**Text provided:**
--

I just ate, can we talk about something else... like rust..

uhoh.. icon8.gif


m
scotty914
miles you are being bad again dont make me send teri over ar15.gif
mattillac
thanks guys! just what i was looking for. time to drop my motor i guess... wavey.gif
Jake Raby
Sodium filled valves are not the answer. They cost too much and don't do their job!

I have seen more failures that cost complete engines to be destroyed from sodium filled valves than all others 3 times over.

Send your heads here
www.haminc.biz

Then its a done deal..
Mark Henry
Let a pro who does aircooled heads do the job.

You wouldn't believe some of the fuched up head work I've seen.
Jake Raby
Yep, but not all them know the TIV head well either....

I have found TWO people that can do them right in my lifetime!
Dominic
QUOTE(Jake Raby @ Nov 26 2004, 07:33 AM)
Yep, but not all them know the TIV head well either....

I have found TWO people that can do them right in my lifetime!

Jake,
Who else do you trust to do 914 head work besides Len ?
Thanks,
Dominic
silver2.0
Jake,

I know you do this for a living, but a type 4 head isn't rocket science. There are "tricks", but if you are just doing a stock rebuild, there are many good people who can be trusted. I used a place in spokane washington call cylinder head service, and they do everyting from bug's to flat head v'8s. They did an outstanding job, and for less than rimco. Time will tell I guess, but the first 30,000 miles have gone without a hitch, as I expect the next 30k to go as well. Just make sure you use someone with some experience in this field, that's all. It's not as if he is looking to bump the size of valves, or do port work.
TheCabinetmaker
I agree with mark and silver 2.0.

1st, let a professional do it.

2nd, There are many people who can do a stock head, or even race heads. We have a guy locally who has been doing warranty repair for the Porsche dealership for 30 years. He's done 8 sets of heads for me with no errors yet.
Jake Raby
Silver 2.0 I disagree 100%.

Experience with the Type IV head is a necessity to do this job correctly. The stock head had flaws right from the factory that create hurdles for any head technician to overcome. These issues if not noted and taken care of will create the same issues that have plagued this engine from the beginning of time.

The major problem with the stock head from the factory was valve seat material, and interferance fit of those seats. The stock material was a sintered composition that shrinks when its over heated. Couple that with lack of interferance fit on an aluminum head and the expansion that the head goes through and voila you have a dropped seat.

Type IV specialist that were dedicated to the development of these heads had to try different types of steels and fits to find the perfect mix of interferance and material. This is why they never talk about the procedures or the seats. These seats are also harder and resist being pounded out over miles, but not too hard to mar and pound a stainless valve.... Think some Chevy technician knows that?? Wrong..

Materials also go much deeper than just the valve seats! A good for instance is the valve guides. The stockers sucked, the stock replacements suck too. The most expensive ones on the market also suck and start wearing in 5,000 miles! The best guide is one thats NOT EVEN MADE FOR THIS ENGINE! and they cost 1/2 of what the expensive ones cost and won't wear! Hell they even tear up reamers they are so tough, BUT they are soft enough not to tear up the valves or gall!

--

**Data provided:**
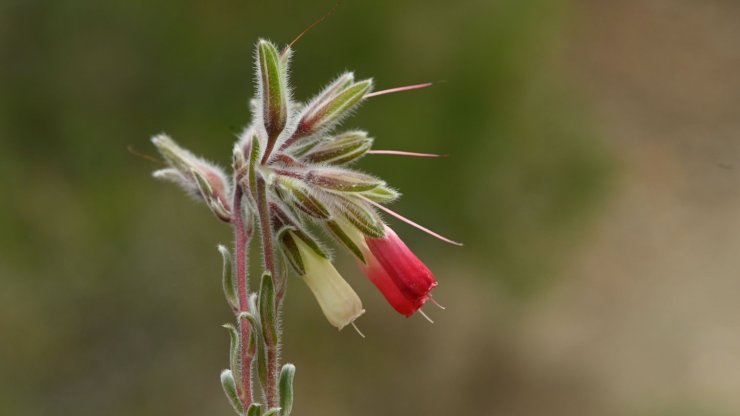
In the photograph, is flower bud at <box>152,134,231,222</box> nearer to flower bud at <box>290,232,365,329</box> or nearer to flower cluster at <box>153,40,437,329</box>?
flower cluster at <box>153,40,437,329</box>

--

**What you have to do:** Could you pick up the forum thread about rebuilding Type IV cylinder heads from where it stops?

**Exercise answer:**
The other part of experience comes from using bad judgement and suffering failures. When a mistake is made and a failure is a result one soon finds the issue and does not repeat it. This is SO VERY true with the Type IV head since all its development with strength have came from trial and error....

Unless you specifically deal with these heads you may never know just how deep you can flycut a head before you hit the areas that are known for have core shift in the castings. Not taking the care in this area might just blow a hole right through the chamber (I have done this)

also there are areas that also may be more crack prone that only show up when the head is heated and lookied at by a trained eye that has had to foot the bill on a repaired head after a crack wasn't found the first time around, when it should have been. These little thiongs make you guys have a few hassles, but they cost us food off of our tables- literally!

The last portion is tooling. Good machinist mae fixturing and cutters for everything. Having a good type IV head tech do your heads is a benefit because he knows these tools and knows their capabilities and the specific job they were made for.

The Type IV head is the most scientific head I have ever been around. This includes aircraft engines, and everything from aircooled Deutz Allis tractors to old flat head Fords, right on up to Mercedes and BMW heads. Finding someone that does all sorts of heads and having him do your type IV head work is just like stabbing yourself in the back.

Find someone dedicated to these headswith the known seat materials, a known welding technique for the castings and pay him your money.

If anyone else does the work, and it breaks, has blow by from worn guides, or fails a leakdown test in 500 miles because the valves/seats are pounded out don't come asking for help!

And the answer is YES, this does pertain to 100% stock engines just as much as performance, because stock engines run even hotter than most big engines and soak up much more of their energy just to move the car!!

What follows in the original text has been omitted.